Please don’t feel condemnation from me here—I just want to share where my heart is. I’m guilty just as much as anyone. God has been dealing with me about this for years. If you’ve followed me for a few years, you’ve been through my Crazy Love moments, my Radical moments, my 7 moments, my blood:water belt moments. All of these have been steps of letting go of what I “need” and learning to give out of our excess.
I can’t say I have it mastered. I still buy things I don’t need and my kids are spoiled. But there’s been progress and this is a journey.
But lately, I feel convicted about the things we do buy and at what expense to others they come. Tsh’s post about chocolate before Halloween may have been the catalyst. She explained that much of the chocolate we buy is because of forced child labor. CHILDREN are working cocoa farms so *I* can enjoy my Reese’s cups and M&M’s. This is not a movie. It’s not pretend. It’s real children in real places being exploited for my personal benefit.
And it’s not just chocolate. It’s our coffee, our clothes, our shoes, our purses—so many things. And y’all, it makes my heart so, so much. My purchases are hurting God’s people. I don’t care if I never look them in the face or know a name. My purchases matter. We hold so much power in our hands as consumers and what is our power doing? Making slaves of others. There is no other way to say it. It’s not being dramatic. It’s not guilt-tripping anyone. That is the truth.
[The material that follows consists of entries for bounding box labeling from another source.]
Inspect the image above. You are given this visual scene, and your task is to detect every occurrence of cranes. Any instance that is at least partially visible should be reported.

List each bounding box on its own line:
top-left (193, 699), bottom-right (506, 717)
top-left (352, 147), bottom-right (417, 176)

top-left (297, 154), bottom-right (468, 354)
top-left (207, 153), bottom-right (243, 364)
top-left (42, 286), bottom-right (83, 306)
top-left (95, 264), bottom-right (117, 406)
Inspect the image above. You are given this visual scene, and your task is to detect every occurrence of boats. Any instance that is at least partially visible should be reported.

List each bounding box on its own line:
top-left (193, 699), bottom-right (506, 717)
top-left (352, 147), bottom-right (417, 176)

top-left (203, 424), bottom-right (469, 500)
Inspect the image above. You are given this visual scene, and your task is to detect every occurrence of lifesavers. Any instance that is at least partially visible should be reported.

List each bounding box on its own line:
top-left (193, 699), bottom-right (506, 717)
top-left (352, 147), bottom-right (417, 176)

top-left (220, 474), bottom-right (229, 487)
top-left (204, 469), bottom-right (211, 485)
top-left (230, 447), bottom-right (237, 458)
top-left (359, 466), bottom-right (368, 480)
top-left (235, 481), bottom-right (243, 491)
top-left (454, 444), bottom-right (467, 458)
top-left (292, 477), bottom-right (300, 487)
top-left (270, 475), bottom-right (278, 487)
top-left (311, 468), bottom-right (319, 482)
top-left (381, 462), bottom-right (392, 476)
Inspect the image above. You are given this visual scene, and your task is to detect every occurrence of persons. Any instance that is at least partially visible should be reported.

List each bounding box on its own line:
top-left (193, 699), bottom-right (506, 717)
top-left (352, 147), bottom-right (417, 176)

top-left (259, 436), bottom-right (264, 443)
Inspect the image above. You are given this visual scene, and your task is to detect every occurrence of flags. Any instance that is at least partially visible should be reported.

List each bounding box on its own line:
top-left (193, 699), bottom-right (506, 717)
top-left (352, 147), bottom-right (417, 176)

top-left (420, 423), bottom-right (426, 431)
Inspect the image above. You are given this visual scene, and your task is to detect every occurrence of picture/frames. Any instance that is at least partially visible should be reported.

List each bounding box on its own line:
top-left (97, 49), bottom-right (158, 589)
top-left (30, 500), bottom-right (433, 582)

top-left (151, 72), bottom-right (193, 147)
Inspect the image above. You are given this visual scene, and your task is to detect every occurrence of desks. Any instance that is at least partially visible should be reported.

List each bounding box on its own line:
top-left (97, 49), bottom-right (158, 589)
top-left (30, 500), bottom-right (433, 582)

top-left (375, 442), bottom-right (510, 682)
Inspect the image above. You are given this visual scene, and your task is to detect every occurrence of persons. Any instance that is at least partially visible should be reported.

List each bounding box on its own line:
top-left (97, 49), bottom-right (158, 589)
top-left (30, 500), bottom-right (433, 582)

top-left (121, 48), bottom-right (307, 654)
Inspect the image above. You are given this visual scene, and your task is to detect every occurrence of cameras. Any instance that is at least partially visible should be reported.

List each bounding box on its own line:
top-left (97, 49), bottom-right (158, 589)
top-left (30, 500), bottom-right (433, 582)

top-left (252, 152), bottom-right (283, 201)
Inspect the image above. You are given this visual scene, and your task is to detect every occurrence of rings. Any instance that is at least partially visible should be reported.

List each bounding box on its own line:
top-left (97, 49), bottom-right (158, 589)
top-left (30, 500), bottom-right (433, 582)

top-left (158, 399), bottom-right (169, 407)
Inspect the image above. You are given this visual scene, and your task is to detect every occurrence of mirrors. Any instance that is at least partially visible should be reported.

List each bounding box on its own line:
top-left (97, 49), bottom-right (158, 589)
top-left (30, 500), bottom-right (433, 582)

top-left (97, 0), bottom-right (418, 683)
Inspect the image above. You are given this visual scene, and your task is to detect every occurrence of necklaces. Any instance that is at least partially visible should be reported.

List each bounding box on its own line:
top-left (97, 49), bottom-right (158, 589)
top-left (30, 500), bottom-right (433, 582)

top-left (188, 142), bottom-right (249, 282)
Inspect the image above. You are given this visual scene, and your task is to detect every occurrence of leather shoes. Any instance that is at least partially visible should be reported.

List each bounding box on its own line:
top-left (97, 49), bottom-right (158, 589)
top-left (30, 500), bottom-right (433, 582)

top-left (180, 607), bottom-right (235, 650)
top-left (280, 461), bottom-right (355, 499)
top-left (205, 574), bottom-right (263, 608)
And so here I am so devastated and Christmas comes along. Our list is like anyone’s—full of all sorts of things. And hear me—I so believe in giving others gifts just as Christ is a gift to us. Christmas is a wonderful time to remember what Christ did for us and a chance to show our loved ones how much we care. But are we hurting others far away in an attempt to show love to those close to us?
So here I go, it’s Christmas season. Tsh posted her ethical shopping guide and today is #FairTuesday where it’s encouraged to to buy ethical, fair trade items. I’m excited.
But guys? I don’t know how else to say it. Very, very little of what’s out there are viable options to give to our family members.
Most of what you’ll find are scarves, jewelry, tote bags and T-shirts. While I LOVE most of that stuff, my father-in-law doesn’t. My male cousins don’t. My kids don’t. My aunt doesn’t. Heck, even I am at my limit of scarves and tote bags.
The big companies that DO offer things that are ethical and interesting to them are so overpriced that there’s no way we could afford Christmas!
I kind of threw my hands up this weekend and concluded that our culture is just simply not there. We have put ourselves in such a terrible predicament that even when we want to buy ethically, the options are just too slim or expensive.
This morning though, my heart was just aching as I looked over the options again. Lord, what am I supposed to do? I was reading over at FairTuesday.com and they are simply asking for one—ONE—gift to be bought ethically and explain how much of a good difference that makes. One bracelet can provide clean water for TWO MONTHS in Guatemala. One dress can send a child to school for an entire month in India. So this is how God answered me: Bring me your fishes and loaves and I will make much of it. From five fish and two loaves, I fed 5,000. I can do much with your small obedience.
I cannot buy every single gift and everything I need like I want, but I can buy something and God can make much of it. God is in the multiplying business and if I can just make one good purchase, he can multiply the affects far beyond what I can imagine. It won’t free all the slaves, but it might free one. And that matters–it matters so much.
So, I conclude urging myself and all of us to get informed. Understand at what expense your purchases come to others. I still don’t have a grasp on everything that is “bad” and what is “good.” But if we find something good, even if the change is small, do it and let God multiply.